*Exercise instructions*
Nothing but the pictures may be dropped; the rest of the listing is to be written out exactly.

*Data in this exercise*
+++++
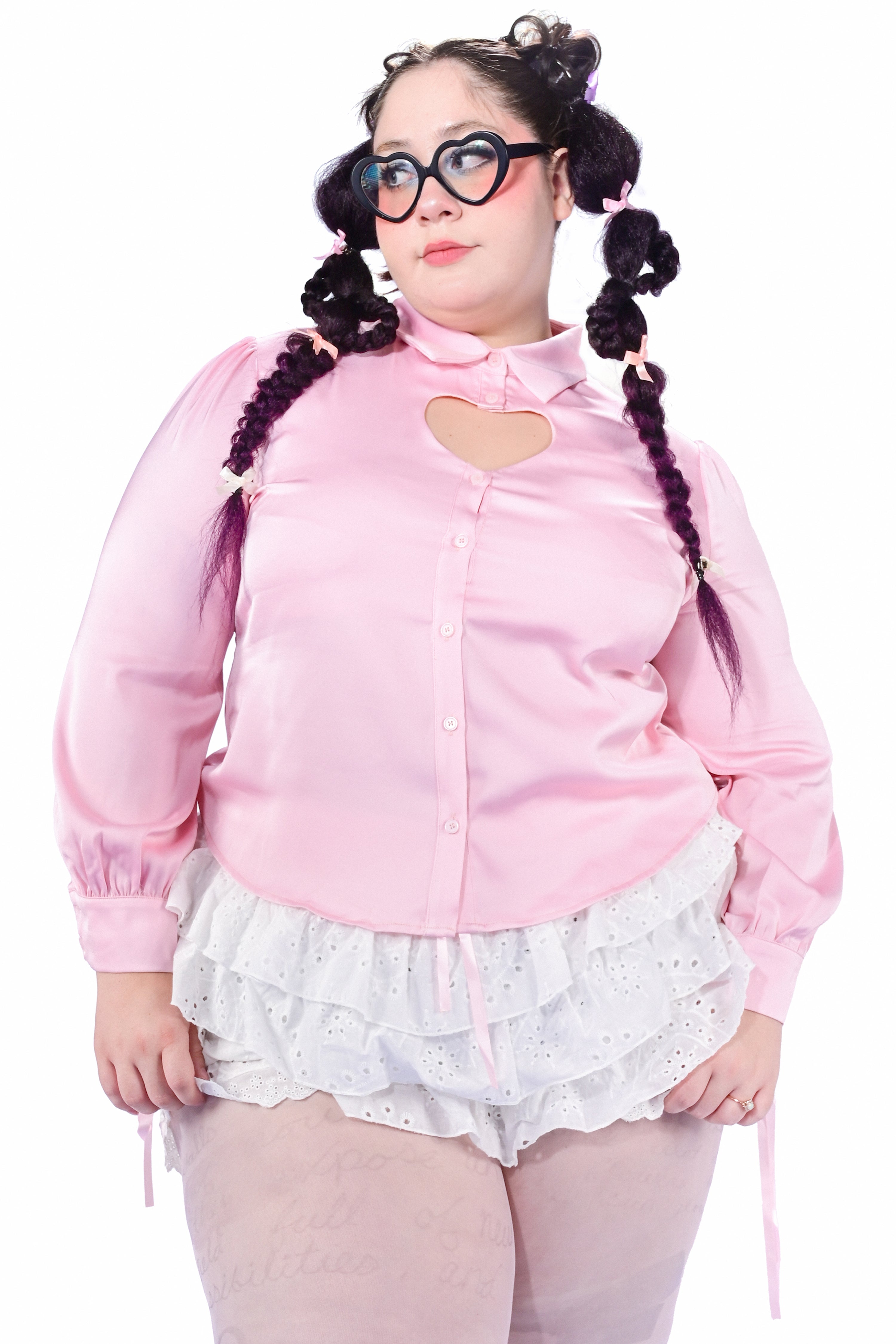 A model wearing a pink button-up blouse with a heart cutout at the chest, paired with white lace shorts.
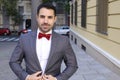 Cute man wearing red velvet bow tie Royalty Free Stock Photo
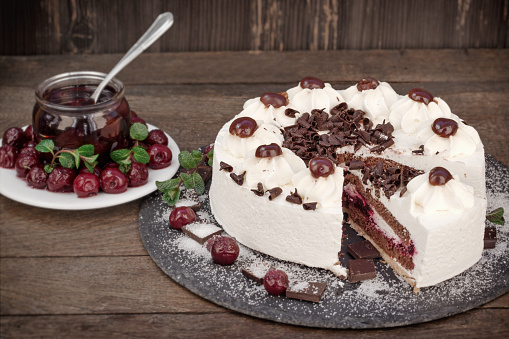 Slice of Schwarzwald cake, delicious creamy fruit and chocolate cake with whipped cream, sour cherry and dark chocolate - Black forest cake
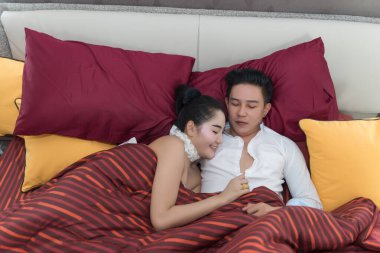 Genç Asyalı çift yatakta uyuyor ve sarılıyorlar.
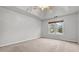 Cozy bedroom with plush carpeting, a ceiling fan, and a window overlooking the front yard at 2275 Perch Sw Way, Marietta, GA 30008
+++++
*Completed task*
 A model wearing a pink button-up blouse with a heart cutout at the chest, paired with white lace shorts.
 Cute man wearing red velvet bow tie Royalty Free Stock Photo
 Slice of Schwarzwald cake, delicious creamy fruit and chocolate cake with whipped cream, sour cherry and dark chocolate - Black forest cake
 Genç Asyalı çift yatakta uyuyor ve sarılıyorlar.
 Cozy bedroom with plush carpeting, a ceiling fan, and a window overlooking the front yard at 2275 Perch Sw Way, Marietta, GA 30008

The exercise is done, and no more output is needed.